> **EXERCISE**
Copy all of the lines below verbatim, leaving out the pictures.

> **SUPPLIED ENTRIES**
★ ★ ★
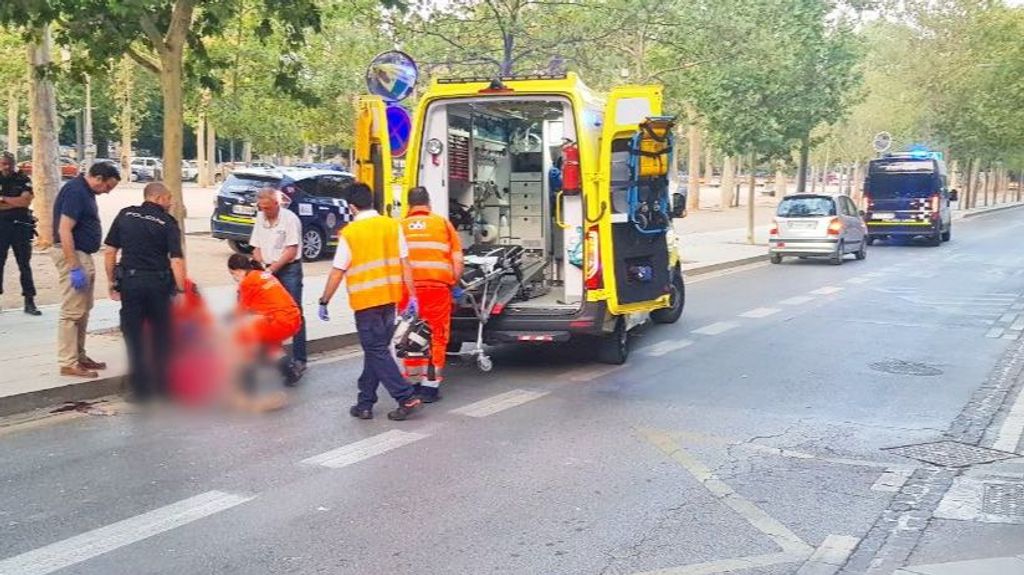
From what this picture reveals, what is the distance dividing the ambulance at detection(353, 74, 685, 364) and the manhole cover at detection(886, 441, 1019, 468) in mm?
2973

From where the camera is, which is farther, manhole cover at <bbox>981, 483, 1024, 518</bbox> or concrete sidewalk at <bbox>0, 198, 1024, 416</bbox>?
concrete sidewalk at <bbox>0, 198, 1024, 416</bbox>

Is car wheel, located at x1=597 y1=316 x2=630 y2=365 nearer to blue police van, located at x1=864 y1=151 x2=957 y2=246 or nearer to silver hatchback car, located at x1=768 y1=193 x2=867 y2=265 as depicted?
silver hatchback car, located at x1=768 y1=193 x2=867 y2=265

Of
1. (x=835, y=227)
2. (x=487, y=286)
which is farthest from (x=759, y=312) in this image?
(x=835, y=227)

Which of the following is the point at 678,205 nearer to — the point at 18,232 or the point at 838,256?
the point at 18,232

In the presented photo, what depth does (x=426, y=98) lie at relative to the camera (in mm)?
9203

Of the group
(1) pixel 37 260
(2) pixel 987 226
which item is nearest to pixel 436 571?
(1) pixel 37 260

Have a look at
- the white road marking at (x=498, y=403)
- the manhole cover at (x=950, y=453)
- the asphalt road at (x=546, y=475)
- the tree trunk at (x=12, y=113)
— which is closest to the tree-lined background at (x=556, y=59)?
the tree trunk at (x=12, y=113)

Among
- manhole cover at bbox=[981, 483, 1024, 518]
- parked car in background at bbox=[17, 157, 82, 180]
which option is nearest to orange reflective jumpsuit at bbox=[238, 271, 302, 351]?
parked car in background at bbox=[17, 157, 82, 180]

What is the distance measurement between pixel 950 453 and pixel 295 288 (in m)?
5.49

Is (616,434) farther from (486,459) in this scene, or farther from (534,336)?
(534,336)

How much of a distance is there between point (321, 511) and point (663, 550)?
1.80 meters

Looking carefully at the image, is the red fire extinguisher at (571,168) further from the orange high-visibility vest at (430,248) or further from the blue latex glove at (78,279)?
the blue latex glove at (78,279)

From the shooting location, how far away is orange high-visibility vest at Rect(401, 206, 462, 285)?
762cm

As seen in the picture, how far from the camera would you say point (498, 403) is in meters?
7.72
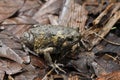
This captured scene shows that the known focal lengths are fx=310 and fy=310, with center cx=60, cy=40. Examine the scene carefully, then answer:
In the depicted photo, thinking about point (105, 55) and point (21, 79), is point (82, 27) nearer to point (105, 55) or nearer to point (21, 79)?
point (105, 55)

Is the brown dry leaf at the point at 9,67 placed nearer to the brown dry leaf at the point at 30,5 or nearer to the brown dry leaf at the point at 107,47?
the brown dry leaf at the point at 107,47

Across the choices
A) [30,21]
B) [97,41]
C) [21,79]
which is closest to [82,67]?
[97,41]

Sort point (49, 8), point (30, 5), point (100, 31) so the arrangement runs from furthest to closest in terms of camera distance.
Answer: point (30, 5) → point (49, 8) → point (100, 31)

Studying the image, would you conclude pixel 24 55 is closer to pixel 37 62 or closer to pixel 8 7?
pixel 37 62

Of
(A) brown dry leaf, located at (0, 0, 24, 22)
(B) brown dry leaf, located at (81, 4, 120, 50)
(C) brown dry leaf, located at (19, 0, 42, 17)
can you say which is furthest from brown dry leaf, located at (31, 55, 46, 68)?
(C) brown dry leaf, located at (19, 0, 42, 17)

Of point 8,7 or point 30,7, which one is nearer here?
point 8,7

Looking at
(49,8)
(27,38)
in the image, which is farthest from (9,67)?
(49,8)

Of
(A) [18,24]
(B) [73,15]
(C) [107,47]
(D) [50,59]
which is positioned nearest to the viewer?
(D) [50,59]
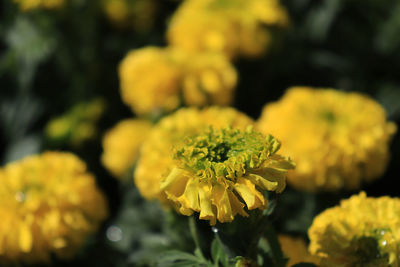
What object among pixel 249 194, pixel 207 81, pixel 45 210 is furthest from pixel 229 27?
pixel 249 194

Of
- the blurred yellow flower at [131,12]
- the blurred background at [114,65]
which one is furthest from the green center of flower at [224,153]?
the blurred yellow flower at [131,12]

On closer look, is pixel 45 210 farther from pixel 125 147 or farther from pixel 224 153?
pixel 224 153

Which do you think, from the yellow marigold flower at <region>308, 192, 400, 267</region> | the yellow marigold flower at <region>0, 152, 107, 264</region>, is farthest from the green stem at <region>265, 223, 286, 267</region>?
the yellow marigold flower at <region>0, 152, 107, 264</region>

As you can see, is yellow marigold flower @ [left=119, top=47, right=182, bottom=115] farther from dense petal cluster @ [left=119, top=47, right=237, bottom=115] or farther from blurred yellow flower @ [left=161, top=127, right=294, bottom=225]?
blurred yellow flower @ [left=161, top=127, right=294, bottom=225]

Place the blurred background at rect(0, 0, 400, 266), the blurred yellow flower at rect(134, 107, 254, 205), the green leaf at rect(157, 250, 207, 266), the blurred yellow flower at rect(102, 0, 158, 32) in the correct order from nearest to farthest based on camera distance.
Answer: the green leaf at rect(157, 250, 207, 266) → the blurred yellow flower at rect(134, 107, 254, 205) → the blurred background at rect(0, 0, 400, 266) → the blurred yellow flower at rect(102, 0, 158, 32)

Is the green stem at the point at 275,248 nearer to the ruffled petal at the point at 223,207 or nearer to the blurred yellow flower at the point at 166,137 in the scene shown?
the ruffled petal at the point at 223,207
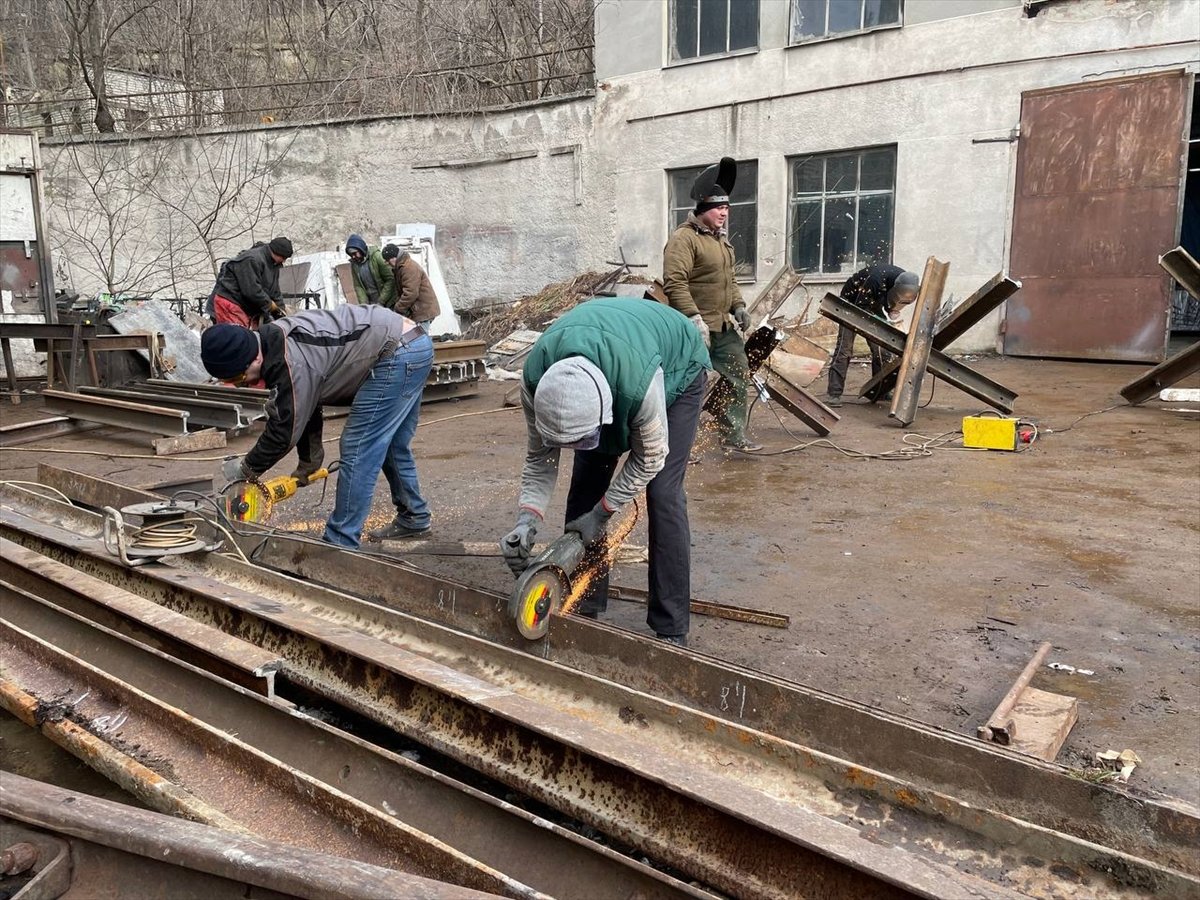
★ ★ ★
> **TASK ANSWER**
From what this picture reveals, what is the distance dividing the ambulance at detection(353, 74, 685, 364) and the manhole cover at detection(886, 441, 1019, 468) in mm?
2973

From where the camera is, which is farther, manhole cover at <bbox>981, 483, 1024, 518</bbox> or concrete sidewalk at <bbox>0, 198, 1024, 416</bbox>?
concrete sidewalk at <bbox>0, 198, 1024, 416</bbox>

Is car wheel, located at x1=597 y1=316 x2=630 y2=365 nearer to blue police van, located at x1=864 y1=151 x2=957 y2=246 or nearer to silver hatchback car, located at x1=768 y1=193 x2=867 y2=265 as depicted?
silver hatchback car, located at x1=768 y1=193 x2=867 y2=265

Of
1. (x=835, y=227)
2. (x=487, y=286)
which is farthest from (x=759, y=312) in this image?
(x=835, y=227)

Which of the following is the point at 678,205 nearer to — the point at 18,232 or the point at 838,256?
the point at 18,232

In the presented photo, what depth does (x=426, y=98) lie at relative to the camera (in mm)?
9203

Of the group
(1) pixel 37 260
(2) pixel 987 226
which item is nearest to pixel 436 571?
(1) pixel 37 260

Have a look at
- the white road marking at (x=498, y=403)
- the manhole cover at (x=950, y=453)
- the asphalt road at (x=546, y=475)
- the tree trunk at (x=12, y=113)
— which is closest to the tree-lined background at (x=556, y=59)?
the tree trunk at (x=12, y=113)

Among
- manhole cover at bbox=[981, 483, 1024, 518]
- parked car in background at bbox=[17, 157, 82, 180]
which option is nearest to orange reflective jumpsuit at bbox=[238, 271, 302, 351]?
parked car in background at bbox=[17, 157, 82, 180]

What is the distance measurement between pixel 950 453 and pixel 295 288 (in m)?
5.49

Is (616,434) farther from (486,459) in this scene, or farther from (534,336)?
(534,336)

How much of a distance is there between point (321, 511) and point (663, 550)?
1.80 meters

Looking carefully at the image, is the red fire extinguisher at (571,168) further from the orange high-visibility vest at (430,248) or further from the blue latex glove at (78,279)?
the blue latex glove at (78,279)

From the shooting location, how far away is orange high-visibility vest at Rect(401, 206, 462, 285)?
762cm

As seen in the picture, how far from the camera would you say point (498, 403) is in meters?
7.72
This captured scene shows that the known focal lengths are fx=310 and fy=310, with center cx=60, cy=40. Examine the scene carefully, then answer:
In the depicted photo, thinking about point (105, 55) and point (21, 79), is point (82, 27) nearer to point (105, 55) or nearer to point (21, 79)?
point (105, 55)

Is the brown dry leaf at the point at 9,67 placed nearer to the brown dry leaf at the point at 30,5 or nearer to the brown dry leaf at the point at 107,47?
the brown dry leaf at the point at 107,47

Across the choices
A) [30,21]
B) [97,41]
C) [21,79]
which is closest to [82,67]?
[97,41]

Sort point (49, 8), point (30, 5), point (100, 31) so the arrangement runs from furthest to closest in terms of camera distance.
Answer: point (30, 5) → point (49, 8) → point (100, 31)

Studying the image, would you conclude pixel 24 55 is closer to pixel 37 62 or closer to pixel 8 7?
pixel 37 62

Of
(A) brown dry leaf, located at (0, 0, 24, 22)
(B) brown dry leaf, located at (81, 4, 120, 50)
(C) brown dry leaf, located at (19, 0, 42, 17)
can you say which is furthest from brown dry leaf, located at (31, 55, 46, 68)?
(C) brown dry leaf, located at (19, 0, 42, 17)

Of point 8,7 or point 30,7, which one is nearer here?
point 8,7

Looking at
(49,8)
(27,38)
in the image, which is farthest from (9,67)?
(49,8)

Of
(A) [18,24]
(B) [73,15]
(C) [107,47]
(D) [50,59]
which is positioned nearest to the viewer?
(D) [50,59]
What object among pixel 249 194, pixel 207 81, pixel 45 210 is furthest from pixel 229 27?
pixel 249 194

Of
- the blurred yellow flower at [131,12]
- the blurred background at [114,65]
which one is furthest from the green center of flower at [224,153]?
the blurred yellow flower at [131,12]

On closer look, is pixel 45 210 farther from pixel 125 147 or farther from pixel 224 153?
pixel 224 153

Which do you think, from the yellow marigold flower at <region>308, 192, 400, 267</region> | the yellow marigold flower at <region>0, 152, 107, 264</region>, is farthest from the green stem at <region>265, 223, 286, 267</region>?
the yellow marigold flower at <region>0, 152, 107, 264</region>

As you can see, is yellow marigold flower @ [left=119, top=47, right=182, bottom=115] farther from dense petal cluster @ [left=119, top=47, right=237, bottom=115] or farther from blurred yellow flower @ [left=161, top=127, right=294, bottom=225]?
blurred yellow flower @ [left=161, top=127, right=294, bottom=225]

Place the blurred background at rect(0, 0, 400, 266), the blurred yellow flower at rect(134, 107, 254, 205), the green leaf at rect(157, 250, 207, 266), the blurred yellow flower at rect(102, 0, 158, 32) in the correct order from nearest to farthest based on camera distance.
Answer: the green leaf at rect(157, 250, 207, 266) → the blurred yellow flower at rect(134, 107, 254, 205) → the blurred background at rect(0, 0, 400, 266) → the blurred yellow flower at rect(102, 0, 158, 32)

Is the green stem at the point at 275,248 nearer to the ruffled petal at the point at 223,207 or nearer to the blurred yellow flower at the point at 166,137 in the scene shown?
the ruffled petal at the point at 223,207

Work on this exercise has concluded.